===== EXTRAIT DU DOCUMENT

PORT LOUIS, (IPS) – « Pourquoi devrions-nous nous livrer à l’invasion des produits européens fortement subventionnés? Quel sera l’impact des sorties de capitaux du fait de services stratégiques tels que les télécommunications, le port, l’énergie et l’eau en cours de libéralisation et de privatisation dans l’intérêt des entreprises européennes? »
Telles sont les questions auxquelles ‘Rezistans ek Alternativ’, un mouvement politique mauricien, veut des réponses après que le gouvernement de son pays, ainsi que Madagascar, les Seychelles et le Zimbabwe, ont signé un accord provisoire de partenariat économique (APE) avec la Communauté européenne (CE) à la fin du mois dernier.
Ils ont demandé d’organiser une session extraordinaire du parlement pour débattre de l’accord.
« Ceux qui profiteront considérablement de cet accord ne sont pas ceux qui assumeront ses conséquences », ont déclaré à IPS, Roody Muneean et Ashok Subron, membres du mouvement.
Ils ont estimé que les technocrates et les politiciens n’ont pas appris les leçons du passé, se référant aux accords de l’Organisation mondiale du commerce (OMC) qui ont été signés « à la hâte » avec des conséquences néfastes pour les populations de beaucoup de pays en développement.
Ils ont en outre déploré l’exclusion du mouvement syndical, des petits producteurs des industries, des pêcheurs, des organisations de consommateurs ainsi que d’autres mouvements citoyens – du processus de négociation.

==========
===== DONNÉES ENREGISTRÉES

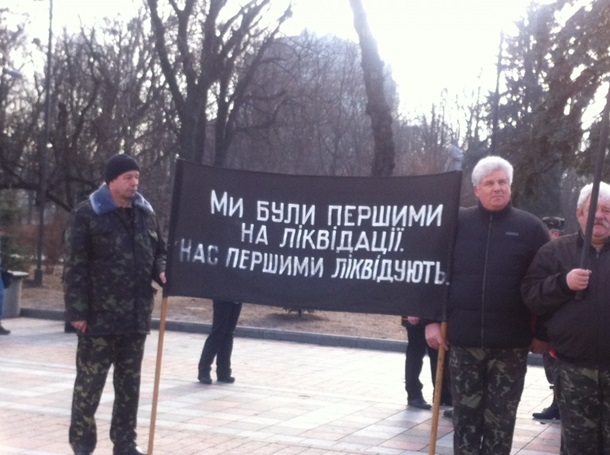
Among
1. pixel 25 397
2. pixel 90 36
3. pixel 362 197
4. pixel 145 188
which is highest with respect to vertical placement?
pixel 90 36

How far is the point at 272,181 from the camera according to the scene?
22.4ft

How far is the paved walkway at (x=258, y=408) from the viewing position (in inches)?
339

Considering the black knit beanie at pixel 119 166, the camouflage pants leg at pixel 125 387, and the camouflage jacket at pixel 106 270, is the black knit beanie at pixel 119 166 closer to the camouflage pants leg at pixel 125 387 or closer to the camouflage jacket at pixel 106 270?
the camouflage jacket at pixel 106 270

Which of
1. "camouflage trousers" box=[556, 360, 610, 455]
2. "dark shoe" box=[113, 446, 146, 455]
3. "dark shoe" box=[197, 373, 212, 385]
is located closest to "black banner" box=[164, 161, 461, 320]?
"camouflage trousers" box=[556, 360, 610, 455]

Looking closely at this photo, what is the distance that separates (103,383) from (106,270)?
738 mm

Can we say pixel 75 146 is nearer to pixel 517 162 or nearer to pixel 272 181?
pixel 517 162

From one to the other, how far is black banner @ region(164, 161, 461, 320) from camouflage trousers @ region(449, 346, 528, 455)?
0.34 metres

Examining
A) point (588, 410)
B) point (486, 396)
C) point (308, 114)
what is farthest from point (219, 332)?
point (308, 114)

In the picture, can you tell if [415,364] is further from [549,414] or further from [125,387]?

==========

### OBJECTIF DE L'EXERCICE
Extrayez de l'article sur l'accord de partenariat économique le passage qui va de « PORT LOUIS, (IPS) » jusqu'à « du mois dernier. », sans rien y modifier.

### SOLUTION PROPOSÉE
PORT LOUIS, (IPS) – « Pourquoi devrions-nous nous livrer à l’invasion des produits européens fortement subventionnés? Quel sera l’impact des sorties de capitaux du fait de services stratégiques tels que les télécommunications, le port, l’énergie et l’eau en cours de libéralisation et de privatisation dans l’intérêt des entreprises européennes? »
Telles sont les questions auxquelles ‘Rezistans ek Alternativ’, un mouvement politique mauricien, veut des réponses après que le gouvernement de son pays, ainsi que Madagascar, les Seychelles et le Zimbabwe, ont signé un accord provisoire de partenariat économique (APE) avec la Communauté européenne (CE) à la fin du mois dernier.